The Daily Plant : Friday, May 21, 2004


Henri Frederic Amiel once wrote that "For those who know how to look and wait, a modest garden contains more instruction than a library." For the past six months, Parks & Recreation’s 18 Master Gardener candidates have been "looking and waiting," as they learn the fundamentals of gardening and horticulture. Last Friday, May 14, the third class of Master Gardeners graduated, joining the ranks of the 35 Master Gardeners already working for Parks & Recreation.

Parks & Recreation’s Master Gardener Program was created to enhance and increase horticultural knowledge throughout the agency by providing thorough horticultural training to a handful of gardeners and field workers in each borough. Experts from the Brooklyn Botanic Program teach the six-month course, instructing students in botany, turf and soil management, pest and disease management, pruning, and landscape design. The course is free to qualified Parks & Recreation employees who apply for instruction. With 35 Master Gardeners graduating in the last two years and 18 more this year, Parks & Recreation now has a total of 53 Master Gardeners working in parks. This year’s graduating Master Gardener class included Helaine Basher, Amber Catha-Jones, Joseph Cosenza, Elaine Crowley, Adolph Delgado, George Grateron, Byron Holt, Jeremy Kemp, Bryan Milne, Matilda Mosleh, Carmen Montes, Myrna Ramirez, Ella Ray, Josephine Scalia, Cory Serisky, Carl Snipes, Charles Szatkowski, and Susanna Vendetti.
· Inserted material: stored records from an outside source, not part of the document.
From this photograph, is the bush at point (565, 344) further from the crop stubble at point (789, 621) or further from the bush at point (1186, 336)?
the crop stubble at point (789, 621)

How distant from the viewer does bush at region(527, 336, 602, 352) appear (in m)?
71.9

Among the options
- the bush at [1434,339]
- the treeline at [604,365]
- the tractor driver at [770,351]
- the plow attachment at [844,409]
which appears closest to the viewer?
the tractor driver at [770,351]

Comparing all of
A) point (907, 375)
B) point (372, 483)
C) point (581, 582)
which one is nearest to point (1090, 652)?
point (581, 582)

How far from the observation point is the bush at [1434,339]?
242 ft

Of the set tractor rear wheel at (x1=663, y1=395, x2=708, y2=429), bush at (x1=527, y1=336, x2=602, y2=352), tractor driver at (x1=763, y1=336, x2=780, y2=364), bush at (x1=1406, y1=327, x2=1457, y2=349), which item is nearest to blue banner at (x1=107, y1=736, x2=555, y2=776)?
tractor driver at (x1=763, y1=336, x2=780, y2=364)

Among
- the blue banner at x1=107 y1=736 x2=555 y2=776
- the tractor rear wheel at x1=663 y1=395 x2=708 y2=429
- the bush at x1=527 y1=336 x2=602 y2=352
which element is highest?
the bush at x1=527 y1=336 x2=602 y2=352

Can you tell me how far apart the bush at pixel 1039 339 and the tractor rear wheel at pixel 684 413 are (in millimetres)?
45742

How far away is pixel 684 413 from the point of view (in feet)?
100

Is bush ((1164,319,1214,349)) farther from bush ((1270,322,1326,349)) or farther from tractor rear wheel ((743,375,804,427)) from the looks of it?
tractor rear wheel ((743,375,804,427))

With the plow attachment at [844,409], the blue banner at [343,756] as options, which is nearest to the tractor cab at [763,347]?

Josephine Scalia, a Landscape Manager in Forest Park, said her Master Gardener training has already helped in her job. "In a nutshell, it’s helped me become a better supervisor," Scalia said. "I have a better understanding of the seasonal projects and turf repair projects my horticulture staff works on, and I make better decisions in the type of plant materials we use." Scalia’s training also inspired her to enlarge several planting beds in Forest Park. "My horticulture crew chief had the idea to expand little plantings below some of the park signage into full-fledged gardens. It was funny because after we decided to do it, the ‘Greeting Garden’ initiative was announced and that helped us even more." (Greeting gardens are designed to beautify the entrances of parks around the city.)

Elaine Crowley, a Park Manager in Manhattan’s District 3, has also found that her Master Gardener training has helped her to supervise her district more efficiently. "Now I know the best time to cut grass and the right time of year to give my gardening staff certain planting instructions," Crowley said. "I also have a better idea of what equipment to buy, to make everyone’s jobs easier."

The graduation ceremony was attended by Parks & Recreation Commissioner Adrian Benepe, First Deputy Commissioner Liam Kavanagh, Brooklyn Borough Commissioner Julius Spiegel, Chief of Forestry Fiona Watt, Deputy Chief of Forestry Bram Gunther, and President of the Brooklyn Botanic Garden Judy Zuk.

The Master Gardener program has helped to expand and promote many of Parks & Recreation’s recent horticultural programs, including the Daffodil Project, Operation Releaf, Greeting Gardens, and Heritage Crabapple restoration. Thanks, in part, to the added expertise of the Master Gardeners, Parks & Recreation has expanded all of its horticulture programs in the past year, planting well over two millions flowers and 15,000 street trees, restoring 117 degraded landscapes, cultivating 100 crabapple trees, and creating over 30 greeting gardens.

Written by Hannah Gersen


"The eyes of others our prisons; their thoughts our cages."